Suppose you run a regression:

$y_i = \beta_0 + \beta_1 x_{i1} + \beta_2 x_{i2} + \epsilon_i$

but you believe that:

$x_{i1} = f(x_{i2})$

will this cause any issues for your estimation and interpretation of the regression coefficients?

The following source (http://www.swlearning.com/pdfs/chapter/0324289782_3.PDF) on p. 84 states that in a simple regression setting your estimated beta coefficient “measures the sample relationship between $y$ and $x_1$ after $x_2$ has been partialled out” (removed). My concern, more generally, is that if you have two controls that pick up much of the same variation of $y$—and you choose to include both—then the general effect that they both try to identify upon $y$ may show up as insignificant (since it is—crudely put—split across the two), this while only including one of the two controls could have resulted in a significant identification of the general effect.

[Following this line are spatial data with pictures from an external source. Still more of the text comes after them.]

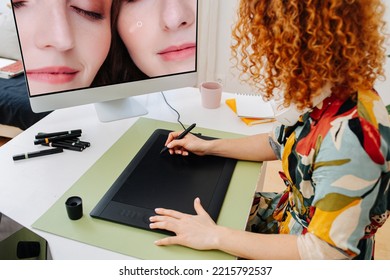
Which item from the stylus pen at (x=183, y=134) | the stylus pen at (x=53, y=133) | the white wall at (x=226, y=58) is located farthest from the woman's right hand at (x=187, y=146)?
the white wall at (x=226, y=58)

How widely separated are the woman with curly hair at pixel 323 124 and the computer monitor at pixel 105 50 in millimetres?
425

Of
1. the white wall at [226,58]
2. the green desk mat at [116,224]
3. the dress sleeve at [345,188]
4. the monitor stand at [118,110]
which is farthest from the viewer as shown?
Result: the white wall at [226,58]

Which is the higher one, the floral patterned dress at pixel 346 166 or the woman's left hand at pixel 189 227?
the floral patterned dress at pixel 346 166

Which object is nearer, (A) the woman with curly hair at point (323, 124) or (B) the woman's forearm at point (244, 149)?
(A) the woman with curly hair at point (323, 124)

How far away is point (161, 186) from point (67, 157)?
1.04 ft

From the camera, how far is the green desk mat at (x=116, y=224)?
0.77 metres

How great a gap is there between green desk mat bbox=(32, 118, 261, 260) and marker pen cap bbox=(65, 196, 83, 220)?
12mm

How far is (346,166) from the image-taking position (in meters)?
0.67

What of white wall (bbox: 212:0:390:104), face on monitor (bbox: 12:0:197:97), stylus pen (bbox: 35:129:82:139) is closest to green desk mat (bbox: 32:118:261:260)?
stylus pen (bbox: 35:129:82:139)

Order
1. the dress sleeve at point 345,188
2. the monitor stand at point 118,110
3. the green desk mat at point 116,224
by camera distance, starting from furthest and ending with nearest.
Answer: the monitor stand at point 118,110
the green desk mat at point 116,224
the dress sleeve at point 345,188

Am I wrong in thinking along these lines? I recognise that omitting a variable that is correlated with both $y$ and a control $x$ results in an omitted variable problem/bias. I am, however, not sure if the omitted variable problem is still a “bias inducing problem” when we believe that e.g. $x_{i1} = f(x_{i2})$ holds.

Any thoughts/comments would be much appreciated.

PS: I note that there are several questions on regression specification and general insignificance, but I have not found one that directly addressed my concerns.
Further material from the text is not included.